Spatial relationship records
-*-*-

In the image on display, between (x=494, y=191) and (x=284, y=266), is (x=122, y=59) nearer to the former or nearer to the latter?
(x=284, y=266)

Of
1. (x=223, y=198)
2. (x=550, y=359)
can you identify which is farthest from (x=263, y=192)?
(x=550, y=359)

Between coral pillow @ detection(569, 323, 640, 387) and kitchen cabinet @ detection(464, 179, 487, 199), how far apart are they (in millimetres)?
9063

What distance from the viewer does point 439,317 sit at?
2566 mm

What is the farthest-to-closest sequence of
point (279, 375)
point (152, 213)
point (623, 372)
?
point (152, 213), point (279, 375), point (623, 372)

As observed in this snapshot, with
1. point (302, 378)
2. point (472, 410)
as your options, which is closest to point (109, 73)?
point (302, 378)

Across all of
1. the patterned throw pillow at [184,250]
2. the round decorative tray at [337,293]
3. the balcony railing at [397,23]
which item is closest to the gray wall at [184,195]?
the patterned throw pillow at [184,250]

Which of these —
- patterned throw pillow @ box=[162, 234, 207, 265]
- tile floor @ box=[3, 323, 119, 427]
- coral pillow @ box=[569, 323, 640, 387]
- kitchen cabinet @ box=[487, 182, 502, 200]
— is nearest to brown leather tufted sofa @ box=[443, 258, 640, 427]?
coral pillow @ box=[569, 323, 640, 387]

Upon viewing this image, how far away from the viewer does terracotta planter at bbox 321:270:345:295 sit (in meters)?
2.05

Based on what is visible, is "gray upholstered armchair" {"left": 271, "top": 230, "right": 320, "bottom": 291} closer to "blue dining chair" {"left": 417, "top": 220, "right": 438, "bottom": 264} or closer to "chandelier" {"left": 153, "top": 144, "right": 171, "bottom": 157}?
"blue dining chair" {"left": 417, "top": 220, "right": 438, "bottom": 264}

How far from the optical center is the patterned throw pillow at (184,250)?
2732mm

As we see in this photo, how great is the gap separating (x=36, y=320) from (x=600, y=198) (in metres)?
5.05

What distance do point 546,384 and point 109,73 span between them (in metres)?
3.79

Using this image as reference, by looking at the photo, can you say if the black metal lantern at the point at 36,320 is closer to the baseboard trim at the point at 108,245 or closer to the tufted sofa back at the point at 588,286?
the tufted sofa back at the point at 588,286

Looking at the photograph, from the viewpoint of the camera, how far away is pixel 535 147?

-*-*-

## Task prompt
Write out exactly the lines from the line holding "How far from" through the last line of the data, and nothing besides those lines.

## Answer below
How far from the optical center is the patterned throw pillow at (184,250)?
2732mm

As we see in this photo, how great is the gap separating (x=36, y=320) from (x=600, y=198) (in metres)?
5.05

What distance do point 546,384 and point 109,73 span between them (in metres)?
3.79

Using this image as reference, by looking at the photo, can you say if the black metal lantern at the point at 36,320 is closer to the baseboard trim at the point at 108,245 or closer to the tufted sofa back at the point at 588,286?
the tufted sofa back at the point at 588,286

Looking at the photograph, from the viewpoint of the camera, how far away is pixel 535 147?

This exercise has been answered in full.